A bem da verdade, a maioria dos deputados e senadores não têm. Mas, Bolsonaro extrapolava como deputado e extrapola como presidente da República. Defendia a ditadura, a tortura e os torturadores do regime de 1964. Defendia ainda a sonegação de impostos e outras aberrações, na condição de “representante do povo”. E ainda defende tudo isso como ocupante da principal magistratura do País. É péssimo exemplo como principal mandatário.

Por que nunca sofreu sanções na Câmara? Por que nunca foi punido?

Seus pares, durante as quase 3 décadas de mandato parlamentar, o mantinham isolado, mas nunca foram além disso. Consideravam-no figura folclórica. De fato, era. Assim, ele foi ficando e chegou onde chegou. O resto dessa história todos estão cansados de saber.

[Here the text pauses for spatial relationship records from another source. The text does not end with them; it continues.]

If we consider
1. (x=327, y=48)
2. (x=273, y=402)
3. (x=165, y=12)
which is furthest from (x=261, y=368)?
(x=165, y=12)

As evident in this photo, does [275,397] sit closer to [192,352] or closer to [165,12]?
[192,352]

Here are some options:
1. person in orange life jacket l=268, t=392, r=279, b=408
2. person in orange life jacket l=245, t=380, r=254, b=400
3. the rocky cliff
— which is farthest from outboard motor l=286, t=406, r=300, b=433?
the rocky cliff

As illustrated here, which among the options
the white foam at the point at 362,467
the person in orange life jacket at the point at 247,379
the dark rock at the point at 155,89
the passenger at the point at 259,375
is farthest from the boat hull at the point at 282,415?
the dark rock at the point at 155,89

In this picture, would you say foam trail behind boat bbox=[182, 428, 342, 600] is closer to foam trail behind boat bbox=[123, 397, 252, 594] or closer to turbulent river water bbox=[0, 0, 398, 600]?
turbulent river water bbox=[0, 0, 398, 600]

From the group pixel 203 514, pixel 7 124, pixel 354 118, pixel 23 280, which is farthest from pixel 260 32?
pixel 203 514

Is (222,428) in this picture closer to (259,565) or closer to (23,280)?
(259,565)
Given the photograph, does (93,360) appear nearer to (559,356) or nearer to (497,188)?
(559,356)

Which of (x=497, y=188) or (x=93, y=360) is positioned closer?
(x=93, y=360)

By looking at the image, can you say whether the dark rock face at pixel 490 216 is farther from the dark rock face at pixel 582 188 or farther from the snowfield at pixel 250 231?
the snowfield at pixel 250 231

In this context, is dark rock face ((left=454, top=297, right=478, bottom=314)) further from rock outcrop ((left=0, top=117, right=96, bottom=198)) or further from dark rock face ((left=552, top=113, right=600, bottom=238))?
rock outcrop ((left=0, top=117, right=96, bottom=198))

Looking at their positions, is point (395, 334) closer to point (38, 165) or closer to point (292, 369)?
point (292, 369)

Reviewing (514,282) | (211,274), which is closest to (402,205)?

A democracia e suas instituições negligenciaram a perigosa atuação de Bolsonaro na Câmara.

Cara metade
Bolsonaro, sem dúvida alguma, representa de fato a parcela dos cidadãos e cidadãs que o elegeram em 2018 e, ainda, depois de 2 anos de mandato, continuam apoiando-o, mesmo diante dos absurdos que ele fala e faz cotidianamente no exercício da Presidência da República.

A maioria, porém, votou nele porque foi-lhes apresentado como a solução para a falência do Sistema Político e dos partidos brasileiros; da democracia representativa. Foram induzidos ao erro. Quem e o que fizeram isso?

Elite do atraso e escravismo
Levantamento elaborado pelo instituto Ipsos Mori (britânico) oferece algumas respostas. Segundo o estudo realizado em 20172, os “brasileiros têm a tendência de perceber um quadro pior do que a realidade ou têm pouca familiaridade com características do seu próprio país. Segundo uma pesquisa realizada em 38 países, os brasileiros só ficam à frente dos sul-africanos em um ranking que mede a percepção equivocada que as pessoas têm da realidade à sua volta.”

Todavia, só isso não é o suficiente para explicar ou tentar entender como o povo brasileiro permanece impassível e quase inerte, diante de tantas ilegalidades, atrasos, desequilíbrios e injustiças. Há 2 livros que podem contribuir com a percepção desse fenômeno social. Um é Horizonte do desejo: instabilidade, fracasso coletivo e inércia social, de Wanderley Guilherme dos Santos3. Nesse, Santos chama a atenção para a formação do povo brasileiro e as relações escravistas que delinearam sua “alma”. Ainda sobre o livro, Santos faz 2 perguntas inquietantes: “Por que em um país de tantas desigualdades como o Brasil nunca houve sequer um movimento popular capaz de promover, pelo menos, uma extensa reforma na vida nacional? Que mecanismos seriam capazes de esclarecer a manutenção desses desequilíbrios — não apenas sociais — ao longo de evidente processo de expansão econômica?”.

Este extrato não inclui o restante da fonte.